Fundraising is important for independent hospitals, which can depend on generous community contributions to help complete projects or add amenities to make patients and residents more comfortable.
Lynn Welker-Fevold, chief of communications, marketing, strategy and innovation at McKenzie Health, said contributions have helped turn a unique idea into reality.
“It’s a project that’s taken about three years to come full circle. It started during COVID,” she said. “We recently completed a project that includes a greenhouse, which is almost finished, an expansion to our chapel and a courtyard for our long-term care facility, the Good Shepherd Home. It was probably about a $2.3 million project and we had well over 200 contributors to make this happen.”
The Benefit Fund of McKenzie Health raises money for all sorts of things, she said, from capital projects and equipment to educational opportunities.
“It offsets the needs we have at the health care facility along with quality of life and wellness items,” she said. “Our benefit fund board is excellent to work with. They’re very engaged in the community and very invested in what we’re working on.”
Jamestown Regional Medical Center is also part of the Rough Rider Network. JRMC President and CEO Michael Delfs believes the impact the high-value network is already having is positive. The quality of care for patients in rural areas is “amazingly good and will continue to be really good because we’re all working on the same things,” he said.
“All of us want to remain independent, not just because we want to, but because our communities need to know that the services that are important to them are what will be looked at,” Delfs said. “In some of the larger systems, often that system has such a huge geographic footprint, that they may have 100 different things that are a priority and your local community may not be it. This is a local way for us, as independent hospitals, to be really responsive to our communities without trying to figure out how to become important if you’re part of a large system.”
JRMC has OB/GYN services and Chief Nursing Officer Trisha Jungels said it’s because they listened to women in the community about what their needs are.
“One of the super positive sides of JRMC being independent, is we have primary care providers that work for Sanford and Essentia in Jamestown, that deliver babies. In tertiary care, family practice doctors are not delivering babies. In partnership with primary care and OB/GYN, JRMC is able to safely and effectively deliver babies in this region,” she said.

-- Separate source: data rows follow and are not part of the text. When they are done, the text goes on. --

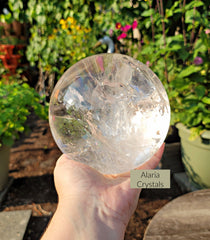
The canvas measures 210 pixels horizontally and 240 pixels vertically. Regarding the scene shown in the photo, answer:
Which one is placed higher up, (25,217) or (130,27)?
(130,27)

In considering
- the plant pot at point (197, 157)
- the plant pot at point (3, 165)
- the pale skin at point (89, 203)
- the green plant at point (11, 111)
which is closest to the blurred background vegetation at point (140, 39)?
the plant pot at point (197, 157)

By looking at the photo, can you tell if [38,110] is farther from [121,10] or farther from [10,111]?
[121,10]

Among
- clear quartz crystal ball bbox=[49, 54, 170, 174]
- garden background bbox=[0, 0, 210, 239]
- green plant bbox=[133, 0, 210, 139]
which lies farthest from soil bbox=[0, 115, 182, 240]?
clear quartz crystal ball bbox=[49, 54, 170, 174]

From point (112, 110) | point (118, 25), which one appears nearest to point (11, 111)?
point (112, 110)

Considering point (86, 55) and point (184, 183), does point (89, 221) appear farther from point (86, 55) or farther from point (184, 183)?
point (86, 55)

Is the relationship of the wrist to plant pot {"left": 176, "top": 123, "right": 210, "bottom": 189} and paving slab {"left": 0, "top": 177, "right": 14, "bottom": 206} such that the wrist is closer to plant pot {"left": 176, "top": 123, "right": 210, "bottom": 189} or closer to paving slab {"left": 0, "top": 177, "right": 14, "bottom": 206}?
plant pot {"left": 176, "top": 123, "right": 210, "bottom": 189}

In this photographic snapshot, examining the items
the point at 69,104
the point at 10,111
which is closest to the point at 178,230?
the point at 69,104

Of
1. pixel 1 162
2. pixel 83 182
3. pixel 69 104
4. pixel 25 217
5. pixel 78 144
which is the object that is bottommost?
pixel 25 217

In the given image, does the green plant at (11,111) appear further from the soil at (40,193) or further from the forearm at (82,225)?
the forearm at (82,225)
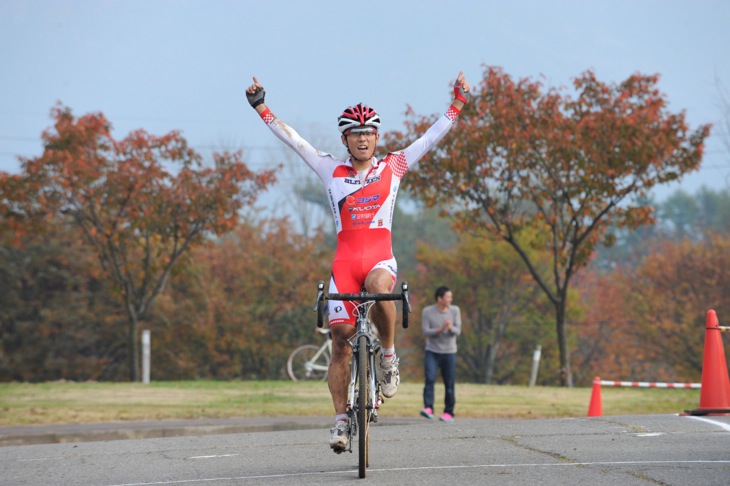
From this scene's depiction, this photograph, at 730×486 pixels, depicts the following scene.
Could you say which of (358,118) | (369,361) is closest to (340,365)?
(369,361)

“To paint a broader picture, most critical access hospitals are now out of or are getting out of delivering babies,” Delfs added. “We couldn’t handle more complicated births if we were just family medicine. Our program has the highest standards.”
Back at McKenzie Health, also part of the Rough Rider Network, Pete Edis appreciates being part of the network and having a group of colleagues who can act as resources.
“It’s brought us all together in very similar situations, to figure out how we each overcome those challenges,” he said.
Value-based care is a newer philosophy to describe health care that’s designed to focus on the quality of care, provider performance and the patient experience. Wellness programs, preventative care and coordination of care can help keep people out of the hospital. If a facility can show that patient outcome is positive, the providers are paid more because they’ve shown, thorough metrics, that they’re doing well in managing the patient. Some experts think it’s a revolutionary way to look at the health-care business in the United States.
Edis said he likes the idea of value-based care and showing outcomes.
“We have very good outcomes, very low infection rates. We replace shoulders, hips and knees at our hospital and we have a great surgeon. We appreciate being able to show those outcomes, and saying we deserve to get paid based on those outcomes. We are successful because our community supports us, not just financially, but by embracing the idea they can get great local medical care.”